Colonel Niven obviously knew something about what was going on in the Metropolis and the colonies, but he wouldn't tell me, even before he died, or maybe he just didn't have time. But I drew a simple but disappointing conclusion – by breaking out into space, we only delayed the death of our civilization, and now it has hit us.

Letra said that we study primitive civilizations to see where the error that leads to self-destruction is. That's why there was a ban on interference – for the purity of the experiment, so to speak. And now here I am, and the ban has been lifted. But what to do, I do not know, or rather, I know exactly what not to do. I will not go to the authorities with my technology and knowledge. If I want to change something and live here happily ever after, and then leave this world to my children and their children's children, I myself must become the power, and take that power non-violently, at least in this country. I buried my hope that someone would come for me from the Metropolis almost immediately. Something in Colonel Niven's voice told me it was foolish to count on that. Well, let's save this world from itself, and at the same time save myself, because I really expect to live here all the 150 years that nature has given me.

I was thinking about global things, but in the meantime, I had to solve current problems.

“Comrade Sergeant, there's a road a kilometer and a half ahead. I can hear the sound of engines,” I reported to the commander.

“Could it be our troops?” Boris, who was walking on the right, asked.

Pluzhnikov immediately reacted to the insubordination:

“Red Army man Chezhin, if you open your mouth again without an order and not for a report, you hand the rifle to Sintsov. Understood?”

“I got it, Comrade Sergeant,” Boris grimaced, “it won't happen again.” But he kept looking at me, waiting hopefully for an answer to his question.

“Squad, halt!” Pluzhnikov softly ordered and signaled Sintsov, who was walking ahead, to stop, “Everybody keep quiet.

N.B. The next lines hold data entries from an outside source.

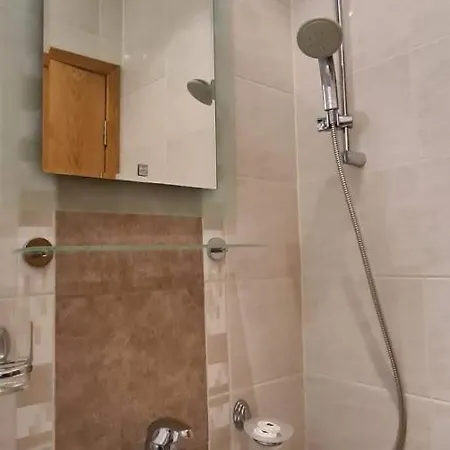 Appartement лагуна Aйланд Sozopol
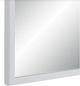 Renwil® Orchid Matte White Accent Mirror -2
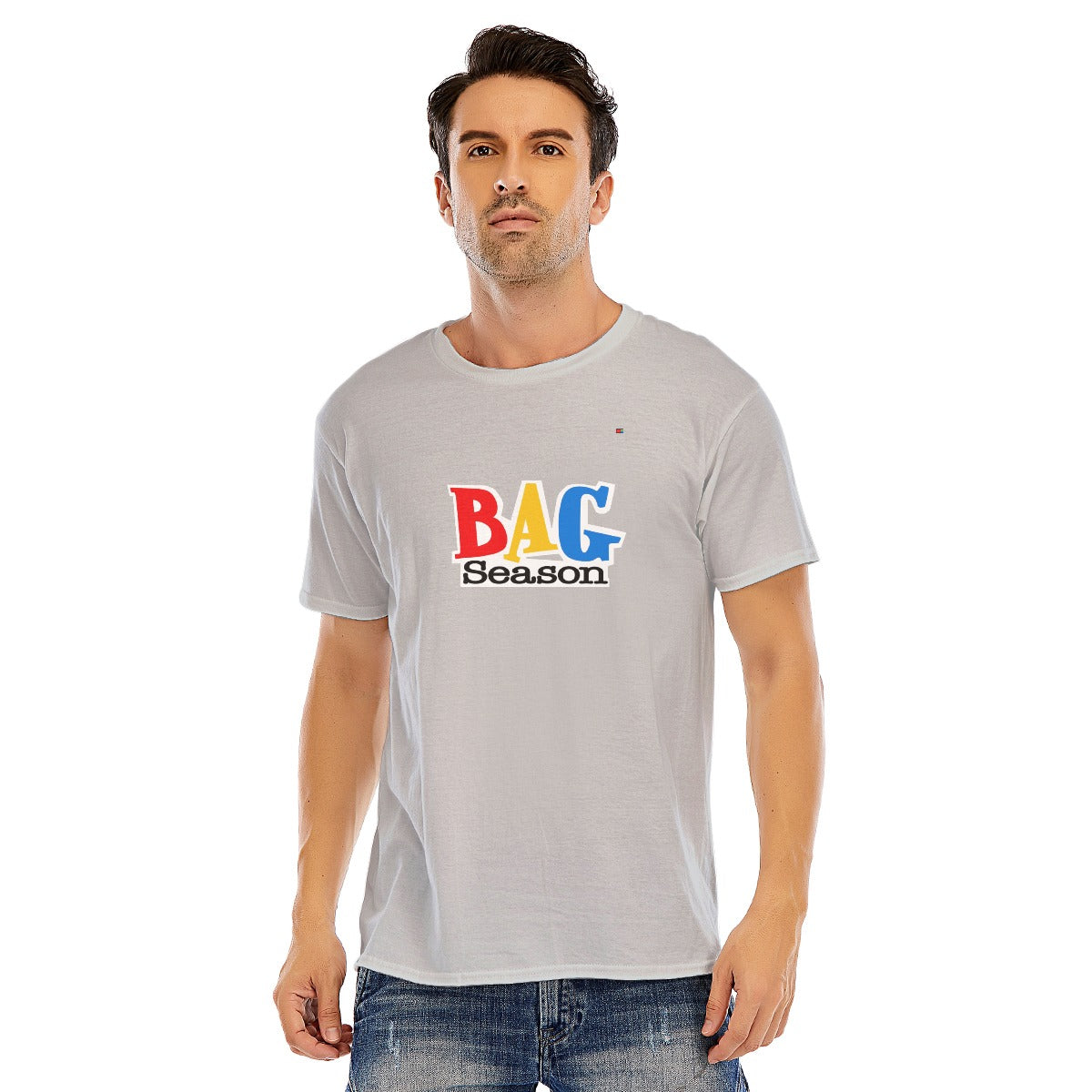BAGSEASON Thank You T-shirt | FREE SHIPPING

Listen carefully, Nagulin.”

I closed my eyes.

“The column is going, Comrade Sergeant. Trucks and infantry. The engines are not ours – they are Germans, and there are a lot of them. I hear at least five cars at the same time.”

“Well, trucks I see,” said the Sergeant thoughtfully, “though I don't hear anything at all. But last time you said everything right about the motorcycles, so I guess you heard right here, too. But how could you hear the infantry?”

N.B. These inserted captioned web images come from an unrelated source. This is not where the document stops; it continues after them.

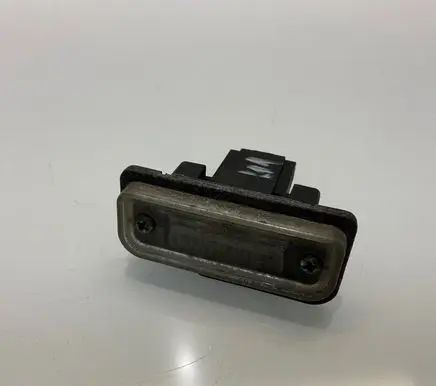 Mercedes-Benz E W211 Number plate light A2038200256 2038200256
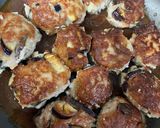 超簡単☆もう挟まない！ナスのはさみ焼き風作り方6写真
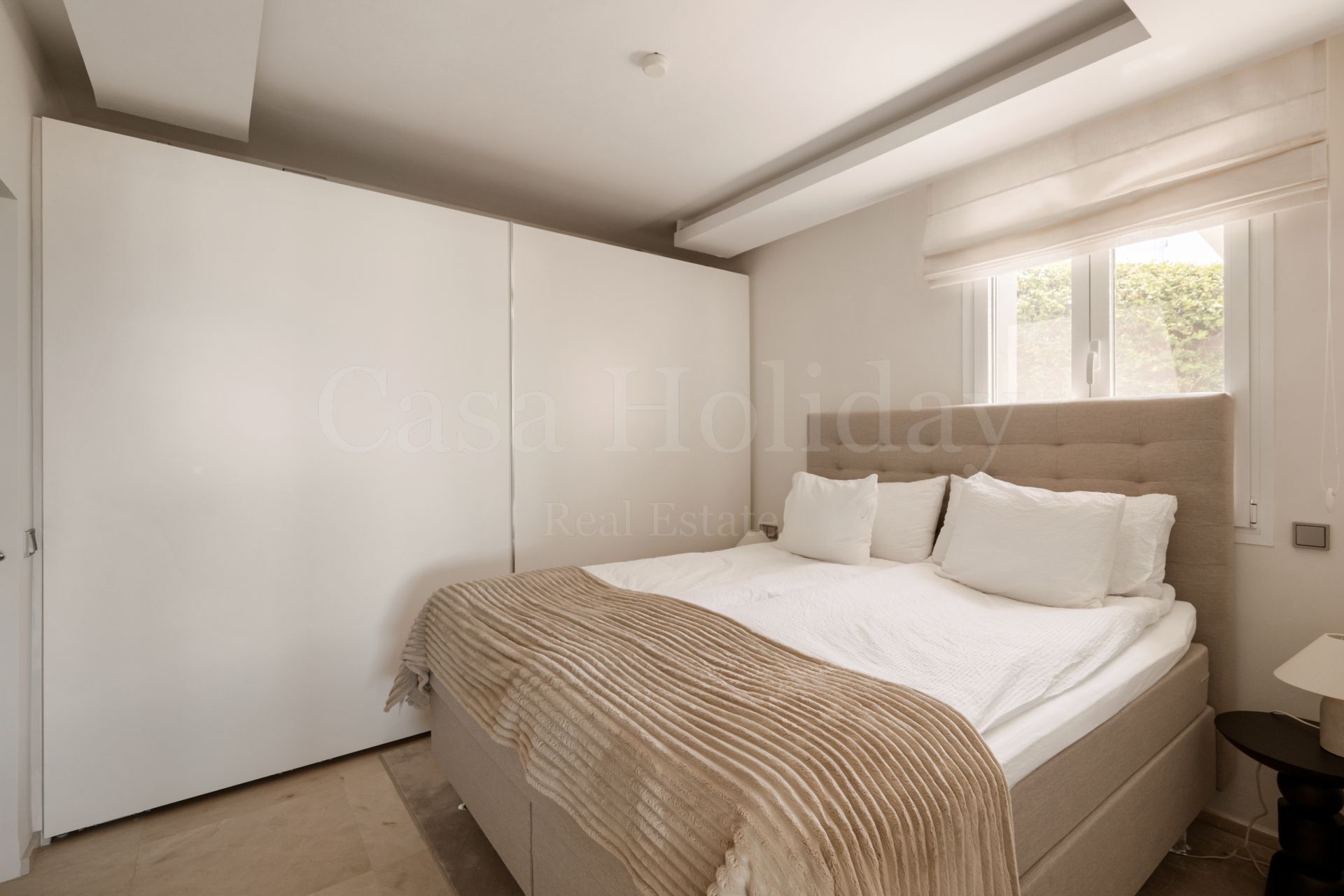 Villa in Nueva Andalucia, Marbella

“The weapons are tinkling. And that sound is spread out over a wide front. It's a big column. At least two companies, I think.”

“So,” the Sergeant thought for a few seconds, “Chezhin, Sharkov, catch up with Sintsov and stay where you are. Take cover in the bushes and don't make a sound!”

“Copu that!” answered the Red Army men softly.

“Nagulin, follow me!”

When we moved a hundred meters away from the road, Pluzhnikov said quietly, “You wanted to ask me something, Nagulin. Now would be a good time to ask.”

I sighed.

“Comrade Sergeant, why did Senior Lieutenant Fyodorov raise his men to counterattack? Well, it was obvious it wasn't going to work out.”

Pluzhnikov nodded. He had obviously been waiting for this question and had prepared an answer in advance.

“This is a war, Nagulin. It is a brutal war, with its own rules, not invented by us, and not for us to change. The Army Regulations require a Red Army man to lead an offensive battle. It says that if the enemy imposes war on us, the Workers and Peasants' Red Army will be the most attacking army ever. And the offensive battle consists in the decisive movement of the entire battle order forward and is conducted by suppressing the enemy with all the power of fire, attacking his battle order with all the forces. That's how Comrade Senior Lieutenant Fyodorov acted. And you, fighter, do you think he should have run away?”